Il n'y a pas encore trop de produits pour le new iPad... mais en fouillant un peu les sites, j'ai trouvé celle-ci http://www.scoopgsm.com/art/2487&te...usse-snow-swivel-noire-avec-clip-rotatif.html, et franchement elle est trop pratique! Moi qui prend souvent le train, je peux vous dire que pouvoir l'incliner comme je veux et la faire tourner pour lire des mess perso... ça n'a pas de prix! 

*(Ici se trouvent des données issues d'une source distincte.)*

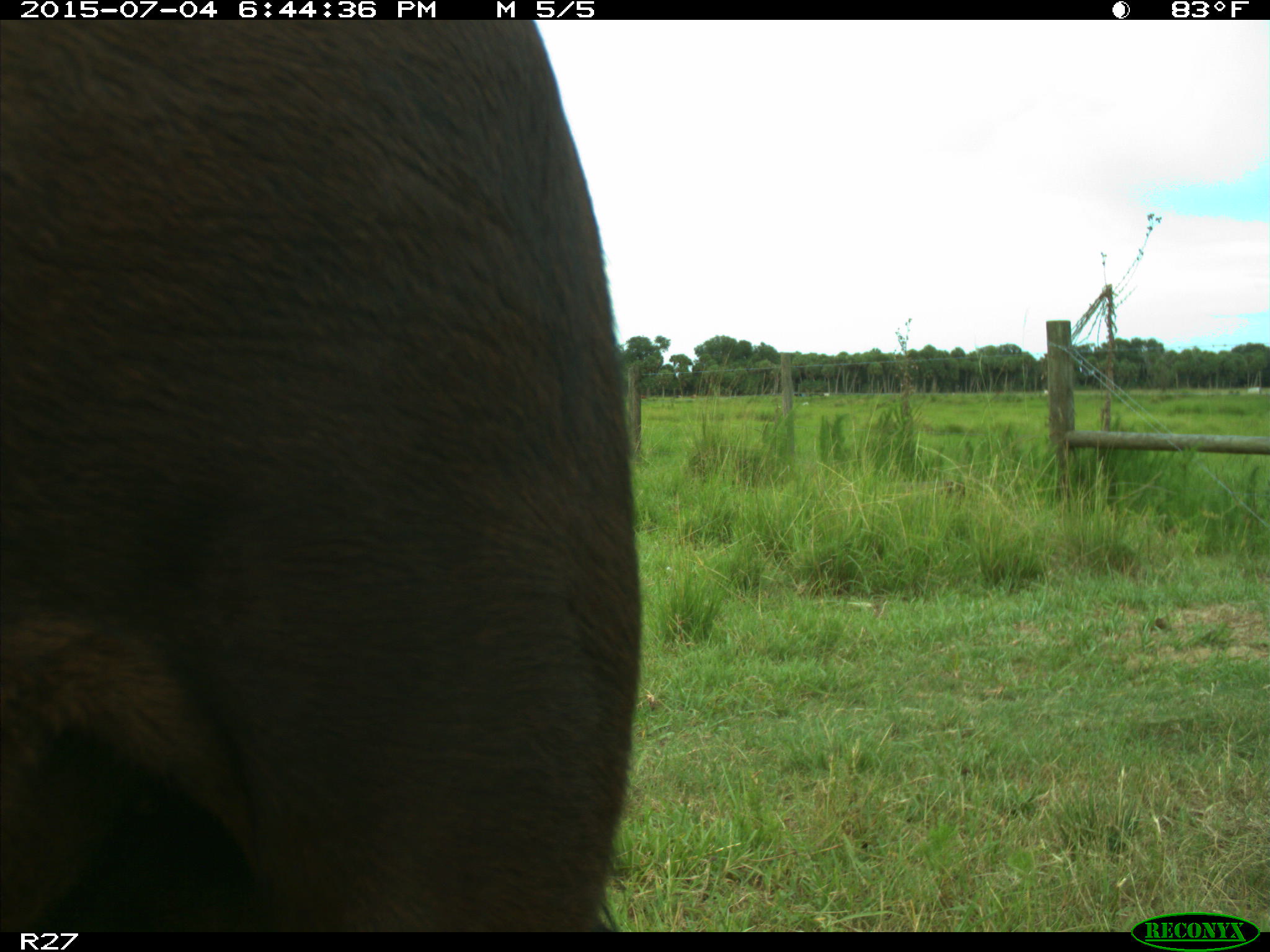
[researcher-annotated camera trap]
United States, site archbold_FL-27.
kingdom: Animalia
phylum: Chordata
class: Mammalia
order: Artiodactyla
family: Bovidae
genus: Bos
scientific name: Bos taurus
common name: domestic cow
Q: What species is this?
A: Bos taurus (domestic cow).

Sinon, j'ai vu celle-ci sur la FNAC qui est pas mal non plus : http://www.fnac.com/Targus-Etui-Versavu-360-pour-Nouvel-iPad-Noir/a4082918/w-4

En tout cas, j'espère qu'ils vont développer un peu plus les accessoires histoire d'avoir plus de choix ;-)


----------



## Lefenmac (9 Juillet 2012)

3 posts, 3 pubs pour le même site........   "Je vous conseils" (sic) et "je le sort" (resic) on ne sait pas en quoi t'es étudiante mais quand on dit que le niveau décline.....


----------



## ZeDuchene (9 Juillet 2012)

Bonjour, je suis tombé sur cette housse + clavier Belkin et ça me tente bien. Quelqu'un parmis vous l'as en sa possession, ou l'a déjà testé ?


----------